00:11 C'est votre passion.
00:13 - Vous me connaissez si bien.
00:15 - Bien sûr, mais bien sûr. Et notamment Pierre Paolo Pasolini,
00:20 que vous adorez, alors je le dis pour Aymeric, ça n'est pas un joueur de la juve,
00:23 mais c'est un cinéaste dont Wissem vous avez vu tous les films.
00:27 Films qui, je le rappelle, ont fait scandale à chaque fois qu'ils sont sortis de Pasolini.
00:33 Et pour rappel également, Pasolini, il est mort assassiné une nuit de novembre 1975,
00:39 sur une plage italienne, à coups de bâton, par des hommes qui criaient "sale PD" et "sale communiste".
00:45 Alors, il y a une chose qu'on sait assez peu dans la vie de Pasolini,
00:50 c'est que de 1960 à 1965, il a tenu la rubrique "Courrier des lecteurs"
00:56 d'un journal hebdomadaire qui s'appelait "Vie Nueve".
01:00 Et c'est ce "Courrier des lecteurs" et les réponses de Pasolini
01:04 qui sont aujourd'hui publiées dans un livre génial qui s'appelle "Dialogue en public".
01:09 Et alors merci aux éditeurs spéléologues qui descendent dans les entrailles d'une oeuvre
01:15 et qui en remontent comme ça des pépites.
01:17 Il faut bien comprendre qu'à ce moment-là des années 60, Pasolini, c'est une gigastar.
01:23 C'est un peu comme si aujourd'hui Marion Cotillard tenait le "Courrier des lectrices"
01:27 dans le journal "Femmes Actuelles". Mais on n'en est pas très loin.
01:30 Et il se trouve que Pasolini adore ça.
01:33 Les lettres arrivent de partout, de Rome, de Turin, de Naples, de Milan.
01:38 Il y a de tout. Il y a des ouvriers, des femmes au foyer, des étudiants, des retraités.

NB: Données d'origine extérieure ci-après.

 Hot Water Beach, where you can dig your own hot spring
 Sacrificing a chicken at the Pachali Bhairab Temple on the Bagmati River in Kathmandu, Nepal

01:42 Puis alors ça va de "Cher Pasolini, je ne trouve pas de fiancé, aidez-moi"
01:48 à "Mon fils est fasciste, que faire ?"

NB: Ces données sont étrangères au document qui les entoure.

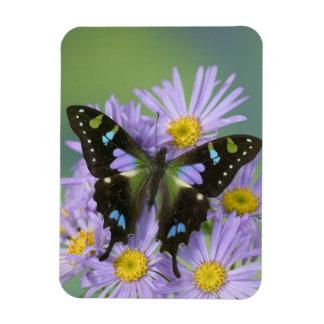 Sammamish Washington Photograph of Butterfly on 4 Rectangular Photo Magnet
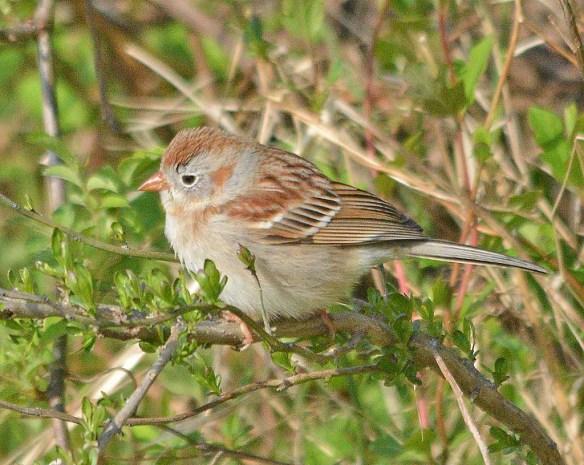 Field Sparrow 2019-2
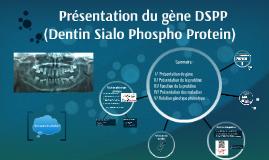 Présentation du gène DSPP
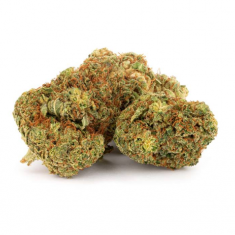 Daily Special - Indica - 15g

01:50 On est dans l'Italie des années 60. C'est ça aussi.
01:53 En passant par "Brigitte Bardot a tenté de se suicider, comment l'expliquez-vous ?"
01:58 ou il y a une que j'adore qui est "Est-ce que vous auriez la gentillesse de faire des films compréhensibles ?"
02:04 Et il répond à chaque fois.
02:05 Et à chaque fois les gens commencent leurs lettres par "Cher Pasolini".
02:09 Et c'est ce que je trouve le plus intéressant parce qu'en fait ça dessine un rapport à la célébrité
02:14 qu'on a complètement perdu aujourd'hui.
02:16 Il se trouve que Pasolini détestait la célébrité.
02:20 Pour lui c'était un fardeau.
02:21 Et d'ailleurs dans sa réponse au lecteur qui évoque la tentative de suicide de Brigitte Bardot,
02:26 il dit, je le cite "Moi qui ai eu ces dernières années un certain succès,
02:30 je sais ce que cela veut dire et je comprends très bien les velléités suicidaires de cette jeune femme".
02:36 Alors c'est sûr que les 33 procès qui lui ont été intentés n'ont pas aidé à la sérénité.
02:42 Mais en même temps, le statut de peephole donne à Pasolini
02:47 quelque chose que je trouve très beau qui est le devoir, la notion de devoir.
02:51 Lui il pense profondément "Vous êtes connu, donc vous devez écouter les vies autour de vous
02:58 et vous devez leur répondre".
03:00 Au lieu de privilégier, la célébrité elle oblige.
03:04 Et c'est là le fondement de son engagement artistique qui est en fait très politique.
03:09 En tant que figure publique, Pasolini est d'abord une autorité.
03:13 Mais en tant que communiste, il est d'abord un égal, écrit Florent Lahage dans la préface de ce recueil.
03:19 Donc il va donner à la mère de famille une leçon de poésie.
03:23 Il va expliquer aux cinéphiles pourquoi la révolution sauve la tradition.
03:27 Il en est convaincu.
03:28 Il va dire d'ailleurs à un élève de seconde, je cite "Votre professeur de religion est un menteur".
03:34 En fait, il rééquilibre la relation à chaque fois.
03:36 Ce qui n'empêche pas de temps en temps d'engueuler les lecteurs.
03:39 Mais ce faisant, il incarne une magnifique figure de l'artiste, la tête qui crée,
03:44 mais les deux pieds enfouis dans la vie.
03:48 Je vous redonne les références.
03:49 Pierre Paolo Pasolini, Dialogue en public, et publié aux éditions José Corti.
03:54 Saskia de Ville : Merci, Clara Dupont-Monnaud, pour ce joli choix.